--- TASK PROMPT ---
Transcribe every entry below word for word, but skip the pictures.
***
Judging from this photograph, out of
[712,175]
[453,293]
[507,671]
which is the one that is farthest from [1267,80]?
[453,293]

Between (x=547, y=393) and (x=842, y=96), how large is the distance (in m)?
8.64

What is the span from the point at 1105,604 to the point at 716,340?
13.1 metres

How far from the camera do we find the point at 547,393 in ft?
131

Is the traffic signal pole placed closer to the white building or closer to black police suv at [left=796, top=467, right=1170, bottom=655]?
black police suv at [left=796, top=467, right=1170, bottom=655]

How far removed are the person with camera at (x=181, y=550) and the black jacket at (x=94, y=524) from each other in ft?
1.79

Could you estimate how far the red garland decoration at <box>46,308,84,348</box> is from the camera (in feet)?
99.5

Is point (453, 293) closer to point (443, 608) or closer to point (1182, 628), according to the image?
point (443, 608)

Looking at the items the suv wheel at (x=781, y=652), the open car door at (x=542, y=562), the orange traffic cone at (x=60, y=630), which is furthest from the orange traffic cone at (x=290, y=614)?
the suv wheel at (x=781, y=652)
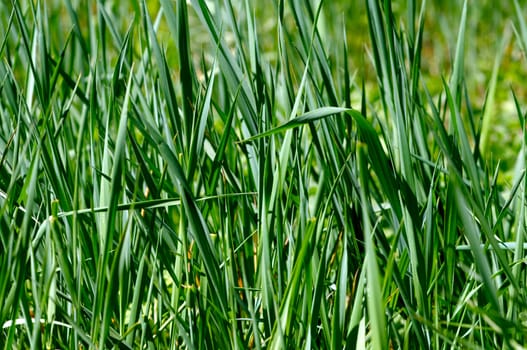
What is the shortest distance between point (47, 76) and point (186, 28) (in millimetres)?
257

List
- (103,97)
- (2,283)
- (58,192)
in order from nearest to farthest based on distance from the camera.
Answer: (2,283) < (58,192) < (103,97)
***
--- FULL SOLUTION ---
Judging from this photograph, out of
[712,175]
[453,293]
[507,671]
which is the one that is farthest from [1267,80]?
[453,293]

Between (x=547, y=393) and (x=842, y=96), how large is the distance (in m)?
8.64

What is the span from the point at 1105,604 to the point at 716,340?
13.1 metres

How far from the camera do we find the point at 547,393 in ft?
131

Is the traffic signal pole placed closer to the white building or closer to black police suv at [left=796, top=467, right=1170, bottom=655]?
black police suv at [left=796, top=467, right=1170, bottom=655]

How far removed are the person with camera at (x=181, y=550) and the black jacket at (x=94, y=524) from each other in ft?
1.79

Could you estimate how far the red garland decoration at <box>46,308,84,348</box> is from the camera (in feet)?
99.5

Is point (453, 293) closer to point (443, 608) or closer to point (1182, 628), according to the image?
point (443, 608)

Looking at the items the suv wheel at (x=781, y=652), the open car door at (x=542, y=562), the orange traffic cone at (x=60, y=630), which is furthest from the orange traffic cone at (x=290, y=614)?
the suv wheel at (x=781, y=652)
What is the shortest distance between point (47, 76) and point (186, 28) (in millimetres)?
257

List
- (103,97)
- (2,283)
- (58,192)
in order from nearest to farthest based on distance from the camera.
Answer: (2,283) < (58,192) < (103,97)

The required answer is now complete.